■ Given passage
Chair Seliga-Punyko inexplicably started reading off the number of the original resolution again, already passed.
The Lone Ranger openly questioned her competency: “I move that we immediately remove the Chair from her acting position.”
“You guys–we are following Robert’s Rules.”
(Someone should apologize: SORRY, ROBERT.)
“We voted on the calling of the question and are now voting on the resolution–”
Jeers erupted from the audience. Citizens started shouting out the obvious: that the procedure was illegal, because the meeting was already adjourned.
“I made an error–” Chair Seliga-Punyko reluctantly admitted, taking back her brash, initial adjournment. “And, so–”
“Point of order!”
“What is your point of order, member Johnston?”
“My point of order is that the meeting has already been adjourned. You can’t just go back–.”
The jumbled mess lurched on. Poor meeting management? One nice way to put it. Our school board is so dysfunctional you want to both laugh and cry.
And we still had another meeting to get through–the regular May meeting! The back-to-back ordeal lasted three and a half hours, which had to earn everyone who hung in there a get-out-of-purgatory-early pass. Chair Seliga-Punyko slipped out after the censure meeting. Madame Chair misses a fair number of meetings, more than any other Board member. Her absence seemed to help the mood in the room. It was sort of like a tough, buttoned-down schoolmarm being replaced by a fresh-faced substitute–this evening in the form of Annie Harala, who took over Chair duties.
A little less rough.

■ Dataset rows
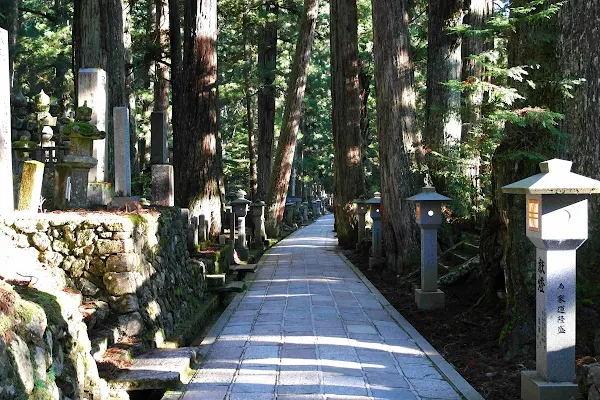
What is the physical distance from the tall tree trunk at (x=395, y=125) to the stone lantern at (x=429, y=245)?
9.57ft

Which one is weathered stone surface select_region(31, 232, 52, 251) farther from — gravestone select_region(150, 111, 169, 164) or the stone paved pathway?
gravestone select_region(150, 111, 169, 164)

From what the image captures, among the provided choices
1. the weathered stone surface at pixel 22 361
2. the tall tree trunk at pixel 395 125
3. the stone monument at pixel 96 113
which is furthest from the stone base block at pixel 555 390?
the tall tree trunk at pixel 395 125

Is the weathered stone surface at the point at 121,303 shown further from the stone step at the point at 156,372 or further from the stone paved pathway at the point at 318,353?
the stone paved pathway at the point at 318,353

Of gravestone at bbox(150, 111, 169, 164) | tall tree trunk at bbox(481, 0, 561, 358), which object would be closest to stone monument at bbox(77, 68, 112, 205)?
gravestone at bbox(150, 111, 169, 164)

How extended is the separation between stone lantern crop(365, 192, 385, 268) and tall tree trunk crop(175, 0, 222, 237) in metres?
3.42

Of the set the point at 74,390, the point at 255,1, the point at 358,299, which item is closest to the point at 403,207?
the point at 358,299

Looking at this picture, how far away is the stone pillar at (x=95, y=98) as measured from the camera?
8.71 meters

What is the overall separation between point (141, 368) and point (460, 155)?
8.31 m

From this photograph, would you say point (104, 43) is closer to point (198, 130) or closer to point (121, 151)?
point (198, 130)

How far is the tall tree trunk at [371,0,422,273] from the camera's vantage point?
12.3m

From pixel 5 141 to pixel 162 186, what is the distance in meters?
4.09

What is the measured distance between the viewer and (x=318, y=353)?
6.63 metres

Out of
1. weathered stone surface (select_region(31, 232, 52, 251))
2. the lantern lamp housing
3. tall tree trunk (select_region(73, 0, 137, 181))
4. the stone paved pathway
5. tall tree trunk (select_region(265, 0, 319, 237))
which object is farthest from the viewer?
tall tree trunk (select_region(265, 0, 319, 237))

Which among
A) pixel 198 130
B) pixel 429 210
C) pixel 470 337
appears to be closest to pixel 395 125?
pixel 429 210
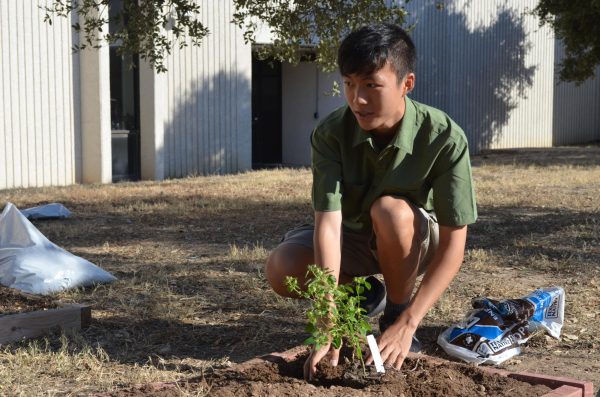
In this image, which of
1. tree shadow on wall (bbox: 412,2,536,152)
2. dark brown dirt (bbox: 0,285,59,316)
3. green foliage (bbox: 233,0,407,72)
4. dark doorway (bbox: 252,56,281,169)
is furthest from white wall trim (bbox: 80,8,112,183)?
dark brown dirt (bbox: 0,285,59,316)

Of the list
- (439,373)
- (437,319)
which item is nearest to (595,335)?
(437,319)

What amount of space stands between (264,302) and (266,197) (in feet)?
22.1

==

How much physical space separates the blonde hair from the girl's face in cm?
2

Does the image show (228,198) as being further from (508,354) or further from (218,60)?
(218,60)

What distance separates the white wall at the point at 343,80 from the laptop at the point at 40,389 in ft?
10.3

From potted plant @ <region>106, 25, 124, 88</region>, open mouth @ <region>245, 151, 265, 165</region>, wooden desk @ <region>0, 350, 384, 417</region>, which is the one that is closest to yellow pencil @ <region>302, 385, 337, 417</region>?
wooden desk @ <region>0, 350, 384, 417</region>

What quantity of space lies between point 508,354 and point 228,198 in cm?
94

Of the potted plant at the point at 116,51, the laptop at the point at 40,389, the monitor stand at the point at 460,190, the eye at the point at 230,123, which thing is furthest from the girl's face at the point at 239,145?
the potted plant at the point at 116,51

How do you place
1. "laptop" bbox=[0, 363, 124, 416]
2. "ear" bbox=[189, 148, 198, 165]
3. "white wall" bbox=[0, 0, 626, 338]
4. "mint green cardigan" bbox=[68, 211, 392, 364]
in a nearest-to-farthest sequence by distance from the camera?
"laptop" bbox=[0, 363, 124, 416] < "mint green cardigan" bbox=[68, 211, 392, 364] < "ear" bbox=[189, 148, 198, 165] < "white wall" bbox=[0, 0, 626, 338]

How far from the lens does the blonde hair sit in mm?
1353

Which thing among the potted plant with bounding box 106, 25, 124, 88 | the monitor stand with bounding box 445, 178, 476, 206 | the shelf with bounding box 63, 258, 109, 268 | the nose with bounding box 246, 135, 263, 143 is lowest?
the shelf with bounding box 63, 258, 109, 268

* * *

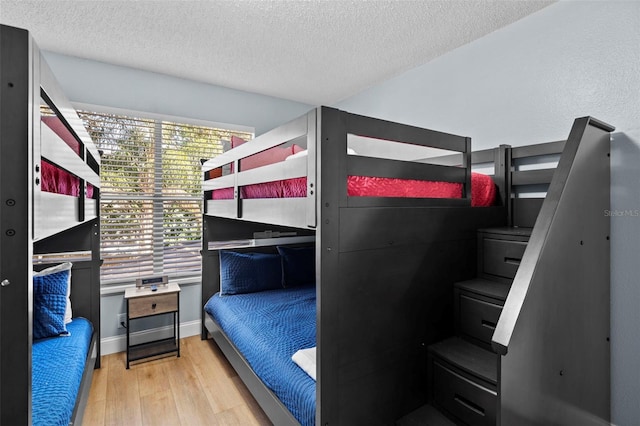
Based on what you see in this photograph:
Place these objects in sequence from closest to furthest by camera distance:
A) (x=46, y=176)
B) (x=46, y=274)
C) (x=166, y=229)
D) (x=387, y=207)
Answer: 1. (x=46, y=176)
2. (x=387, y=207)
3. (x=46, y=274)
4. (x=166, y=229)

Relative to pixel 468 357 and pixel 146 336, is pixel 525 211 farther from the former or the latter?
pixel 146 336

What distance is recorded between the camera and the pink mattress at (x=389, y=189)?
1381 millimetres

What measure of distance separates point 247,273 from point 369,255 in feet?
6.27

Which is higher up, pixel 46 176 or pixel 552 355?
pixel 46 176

■ Exercise prompt
Reproduce the school board passage word for word, starting at "(Someone should apologize: SORRY, ROBERT.)" and ending at "laugh and cry.". Work from the school board passage alone, not from the material.

■ Solution to this task
(Someone should apologize: SORRY, ROBERT.)
“We voted on the calling of the question and are now voting on the resolution–”
Jeers erupted from the audience. Citizens started shouting out the obvious: that the procedure was illegal, because the meeting was already adjourned.
“I made an error–” Chair Seliga-Punyko reluctantly admitted, taking back her brash, initial adjournment. “And, so–”
“Point of order!”
“What is your point of order, member Johnston?”
“My point of order is that the meeting has already been adjourned. You can’t just go back–.”
The jumbled mess lurched on. Poor meeting management? One nice way to put it. Our school board is so dysfunctional you want to both laugh and cry.